Alliance for the West, as the account is known, emptied its coffers at the end of last year, and on Jan. 9 filed papers with the Federal Election Commission to shut down. The move is the clearest signal yet that Craig plans to leave politics behind entirely when he steps down at the end of the year.
“It’s a pretty good sign you’re not going to move on to another [politically related] field of endeavor. You’re not going to set up as a lobbyist here in town and use your leadership PAC to make contributions in ways that would be beneficial to your business,” said Scott E. Thomas, a campaign finance expert with Dickstein Shapiro.
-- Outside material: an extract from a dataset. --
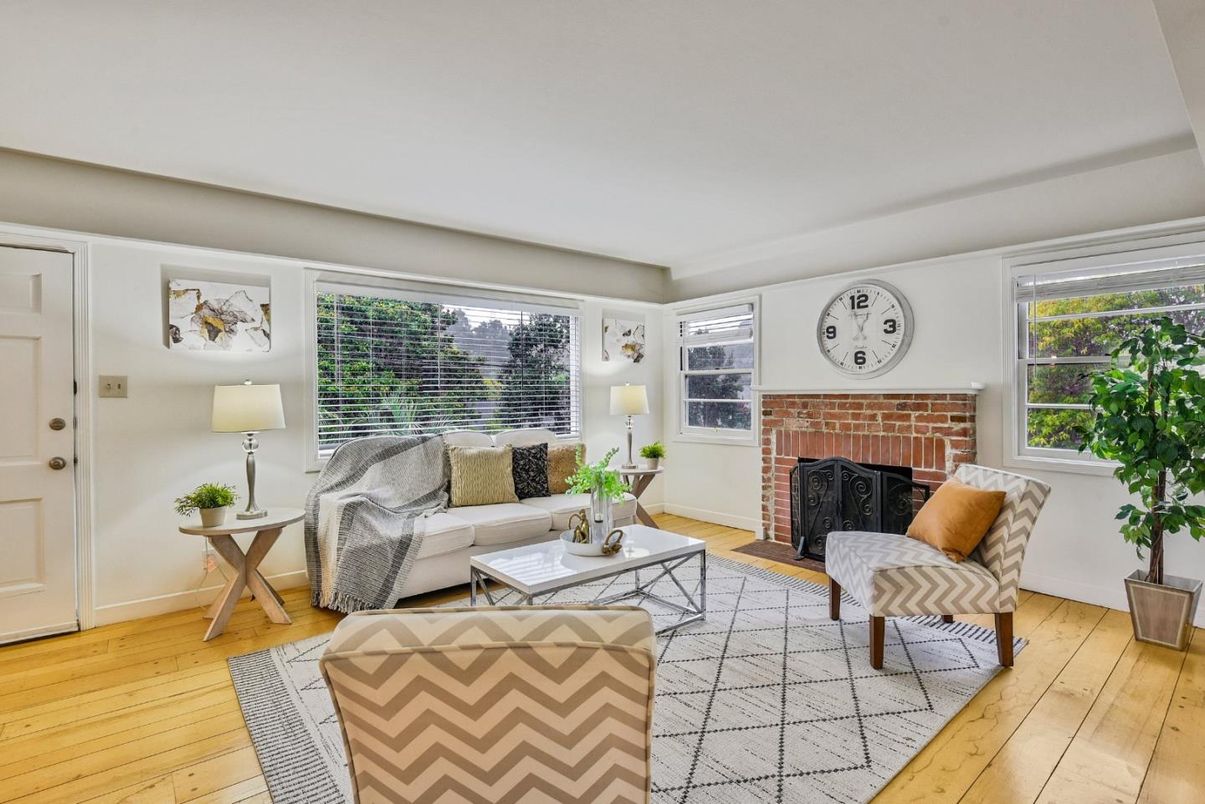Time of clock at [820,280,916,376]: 12:57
Craig’s office did not return a request for comment.
The Idaho Republican has tapped the fund to hand out $541,845 to GOP candidates and committees in the past decade, according to CQ MoneyLine.
On June 26, two weeks after Craig was allegedly caught soliciting gay sex in a Minneapolis-St. Paul airport bathroom, he contributed $2,500 to each of four Senate GOPers facing tough re-election fights. But those lawmakers — Sens. Norm Coleman (Minn.), Susan Collins (Maine), Pete Domenici (N.M.) and John Sununu (N.H.) — all rid themselves of the money after news of the arrest broke in late August.
Sununu returned the money, and the others gave it to charities in their home states, aides to the Senators said.
The account also got a refund from the Idaho Republican Party, which in December returned a $5,000 check it received from the leadership PAC last year. But public records show Craig sent the check right back. State party officials did not return a call for comment.
The fund, which apparently stopped actively seeking money after the scandal broke, still managed to collect a few corporate checks in the last three months of the year.
It received PAC contributions worth $2,500 each from Federal Express on Oct. 2, Entergy on Nov. 7 and Duke Energy on Dec. 6. Spokesmen for Federal Express and Duke Energy said their companies’ contributions were made before news of Craig’s arrest and were either late getting delivered or banked.
Arthur Wiese, a spokesman for Entergy, said Craig “remains a senior member of the Senate Energy Committee and his Alliance for the West organization was still fully functioning when the contribution was made, now more than two months ago.”
Craig is stepping down when his term ends this year, but he is still waging a legal battle to withdraw his guilty plea from the summer arrest. Earlier this month, his legal team filed a brief with the Minnesota Court of Appeals seeking to overturn a lower court’s ruling in the case.
And while his legal bills may be piling up, Craig would have been prevented by campaign finance law from covering those costs with leadership PAC funds, experts said.
With no legal defense fund established either, Craig appears to be relying on the cash he has banked in his re-election account.
In September, he shelled out $22,952 from his campaign fund to pay the Brand Law Group for legal and strategic counsel on the scandal, FEC filings show.
He closed the third quarter with $474,667 in cash on hand in the account.